Furthermore, he notes, is the government really demanding that every single citizen file a lawsuit if they believe a policy to be unlawful?
“A lot of this is about if courts find a policy violates the Constitution, is the best way to deal with it universally or case by case, lawsuit by lawsuit?” Urman says.
The court has ruled in the latter.
Urman noted that this ostensibly enables the executive branch to issue blatantly unconstitutional orders, however, and have them go into effect until every citizen lawyers up.
“What if the president issued an executive order saying women can’t vote or Black people can’t sit on juries?,” Urman asks. “Would the order still apply to anyone who was not part of a lawsuit challenging it?”
The liberal justices raise similar implications in their dissents, which Urman calls “forceful, passionate and expressing sincere concern for democracy and the rule of law.”
“Customarily, justices say they ‘dissent respectfully,’” Urman says. “Here, neither dissent used that term. Justice Sotomayor’s dissent (joined by Kagan and Jackson) said, ‘because I will not be complicit in so grave an attack on our system of law, I dissent.’ Justice Jackson said, ‘with deep disillusionment, I dissent.’”
Sotomayor also called the decision “a travesty for the rule of law.”
Urman notes, however, that the majority opinion permits states to be parties to a lawsuit and class-action lawsuits.

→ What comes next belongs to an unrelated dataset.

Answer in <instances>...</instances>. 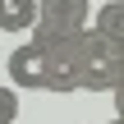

“This could limit the damage of the opinion, but (Justice Samuel) Alito’s concurrence warns about these tools serving as replacements for universal injunctions,” Urman notes. “It means we will soon see the practical consequences of the ruling play out in the lower courts.”
“This issue will continue as some district court judges will be quite willing to permit third-party standing and class actions to challenge government actions, including executive orders,” Urman continues.
Meanwhile, the birthright citizenship issue remains unresolved. The opinion said that President Donald Trump’s order does not go into effect for 30 days, which means lawyers can file new class-action lawsuits.
“The question is one that the court doesn’t seem to want to resolve this term,” says Urman, “But I would never put it past them to resolve the issue in a future term.”
“The issue is not going to go away,” Urman says.